Andrew Lewis moved into City Hall less than two months ago, but the new Seattle City Council member has already debated winter evictions, downtown crime and taxing big businesses.

Lewis voted Monday to pass a moratorium on many residential evictions during November, December and January, sponsoring an amendment to create a mitigation fund.

The District 7 council member, elected in November to represent downtown, South Lake Union, Queen Anne and Magnolia, responded to last month’s fatal shooting at Third and Pine Street by proposing that Seattle Police Department community-service officers occupy a storefront near the corner.

And now, Lewis is backing a state House bill that would allow King County to fund affordable housing and homeless services by taxing the payroll of large corporations.

On Episode 122 of The Overcast, The Seattle Times news and politics podcast, Times reporter Daniel Beekman and KNKX reporter Simone Alicea ask Lewis to explain his thinking on those matters and more.

Like Lewis, many union, nonprofit and corporate leaders are supporting House Bill 2907. But some business leaders also are pushing for a clause that would ban Seattle from adopting its own big-business tax.


Lewis says he unequivocally opposes that concept and is counting on the bill’s co-sponsor, Rep.

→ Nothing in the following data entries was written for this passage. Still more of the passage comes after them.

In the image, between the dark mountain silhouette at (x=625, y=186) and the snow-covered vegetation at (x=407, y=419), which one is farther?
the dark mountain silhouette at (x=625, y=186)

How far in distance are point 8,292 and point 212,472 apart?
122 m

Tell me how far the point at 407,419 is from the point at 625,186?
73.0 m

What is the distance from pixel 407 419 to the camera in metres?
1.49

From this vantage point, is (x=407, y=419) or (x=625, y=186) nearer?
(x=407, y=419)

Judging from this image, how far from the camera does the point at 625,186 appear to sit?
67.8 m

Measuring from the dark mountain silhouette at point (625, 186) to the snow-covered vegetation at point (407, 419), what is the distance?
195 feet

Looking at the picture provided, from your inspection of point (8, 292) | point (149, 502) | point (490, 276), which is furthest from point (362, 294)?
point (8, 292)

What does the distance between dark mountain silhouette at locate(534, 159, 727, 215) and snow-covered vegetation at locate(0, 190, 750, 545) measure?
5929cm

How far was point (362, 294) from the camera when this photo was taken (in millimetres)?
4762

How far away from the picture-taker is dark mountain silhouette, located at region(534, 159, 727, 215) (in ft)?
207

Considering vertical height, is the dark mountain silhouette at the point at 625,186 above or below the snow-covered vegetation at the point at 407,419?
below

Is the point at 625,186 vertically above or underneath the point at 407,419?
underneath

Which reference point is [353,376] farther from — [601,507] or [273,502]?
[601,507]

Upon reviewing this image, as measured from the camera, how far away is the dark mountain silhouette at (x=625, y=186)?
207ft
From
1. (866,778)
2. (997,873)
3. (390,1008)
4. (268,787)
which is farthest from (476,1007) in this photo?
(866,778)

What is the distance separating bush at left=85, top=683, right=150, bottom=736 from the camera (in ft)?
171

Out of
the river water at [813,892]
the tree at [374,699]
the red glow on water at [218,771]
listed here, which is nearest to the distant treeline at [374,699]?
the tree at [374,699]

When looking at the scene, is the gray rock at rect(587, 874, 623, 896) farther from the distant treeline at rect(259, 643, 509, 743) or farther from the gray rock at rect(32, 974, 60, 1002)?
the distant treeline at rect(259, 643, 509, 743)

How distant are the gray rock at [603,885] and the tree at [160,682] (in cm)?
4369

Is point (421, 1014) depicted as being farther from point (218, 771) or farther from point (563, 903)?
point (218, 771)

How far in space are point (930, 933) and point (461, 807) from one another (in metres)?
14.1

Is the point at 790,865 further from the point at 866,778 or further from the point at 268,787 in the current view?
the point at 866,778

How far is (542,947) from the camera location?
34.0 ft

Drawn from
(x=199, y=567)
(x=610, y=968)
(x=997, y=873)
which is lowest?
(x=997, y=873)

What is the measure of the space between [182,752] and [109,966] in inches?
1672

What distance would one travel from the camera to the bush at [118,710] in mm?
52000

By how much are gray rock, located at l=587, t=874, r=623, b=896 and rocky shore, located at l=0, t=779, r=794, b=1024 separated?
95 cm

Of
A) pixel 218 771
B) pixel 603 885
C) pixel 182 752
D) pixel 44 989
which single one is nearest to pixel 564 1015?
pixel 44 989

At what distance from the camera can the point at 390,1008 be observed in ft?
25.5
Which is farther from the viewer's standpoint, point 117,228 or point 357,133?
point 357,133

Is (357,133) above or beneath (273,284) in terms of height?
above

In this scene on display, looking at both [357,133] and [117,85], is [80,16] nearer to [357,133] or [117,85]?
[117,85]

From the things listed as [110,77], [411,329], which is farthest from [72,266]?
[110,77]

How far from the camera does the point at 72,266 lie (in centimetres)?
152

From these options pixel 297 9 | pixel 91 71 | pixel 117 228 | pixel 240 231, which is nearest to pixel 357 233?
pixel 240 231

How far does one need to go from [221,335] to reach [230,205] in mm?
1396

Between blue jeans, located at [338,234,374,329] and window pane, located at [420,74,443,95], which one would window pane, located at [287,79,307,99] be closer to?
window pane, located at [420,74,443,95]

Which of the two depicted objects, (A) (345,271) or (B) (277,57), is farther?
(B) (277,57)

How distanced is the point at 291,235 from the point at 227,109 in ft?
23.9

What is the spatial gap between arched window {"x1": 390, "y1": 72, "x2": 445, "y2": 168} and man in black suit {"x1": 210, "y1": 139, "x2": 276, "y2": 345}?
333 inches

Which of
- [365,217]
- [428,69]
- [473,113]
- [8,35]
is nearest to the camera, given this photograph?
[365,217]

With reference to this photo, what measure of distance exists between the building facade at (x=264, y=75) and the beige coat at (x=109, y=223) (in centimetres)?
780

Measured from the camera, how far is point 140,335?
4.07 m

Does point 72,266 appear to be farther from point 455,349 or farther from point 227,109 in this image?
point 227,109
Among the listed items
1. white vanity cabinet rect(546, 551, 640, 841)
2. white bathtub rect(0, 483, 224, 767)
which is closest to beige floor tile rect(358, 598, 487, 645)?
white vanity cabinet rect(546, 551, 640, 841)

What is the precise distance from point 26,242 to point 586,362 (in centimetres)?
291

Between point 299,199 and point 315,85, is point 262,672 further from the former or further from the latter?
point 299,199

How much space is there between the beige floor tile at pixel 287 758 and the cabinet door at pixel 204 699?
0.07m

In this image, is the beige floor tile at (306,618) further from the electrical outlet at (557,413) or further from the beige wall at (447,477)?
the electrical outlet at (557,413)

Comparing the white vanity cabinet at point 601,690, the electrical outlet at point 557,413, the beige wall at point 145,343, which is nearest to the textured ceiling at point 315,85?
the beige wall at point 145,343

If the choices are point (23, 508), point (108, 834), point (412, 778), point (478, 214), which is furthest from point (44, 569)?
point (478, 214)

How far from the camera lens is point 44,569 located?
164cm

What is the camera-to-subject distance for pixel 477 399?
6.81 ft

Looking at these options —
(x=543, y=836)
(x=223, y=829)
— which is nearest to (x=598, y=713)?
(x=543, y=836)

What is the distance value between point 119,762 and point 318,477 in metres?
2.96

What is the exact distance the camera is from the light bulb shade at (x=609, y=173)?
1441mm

Nicole Macri, D-Seattle, as she takes part in the high-stakes talks now underway in Olympia. Macri’s day job is with Downtown Emergency Service Center, which serves people experiencing homelessness.

“Cities need to have independent taxing revenue,” Lewis said. “One thing that gives me a lot of hope is that the person in the room … on this is Rep. Macri.”

He added, “I have a lot of respect for her judgment and know that she’s going to do what she thinks is right for the population she’s worked to serve for her entire life. There’s is no one else I would rather have in the room negotiating.”

Lewis also weighs in on the red-hot race for the Democratic Party’s presidential nomination, plugging Massachusetts Sen. Elizabeth Warren, and describing her as “one of the leading consumer advocates in the country and leading legal minds on consumer protection.”

“When we essentially have a president who is a professional consumer confidence trickster,” the council member says about Donald Trump, “I think that Sen. Warren is in a really good position because she’s been busting guys like that for her entire career.”

This episode was recorded at the Seattle studios of KNKX.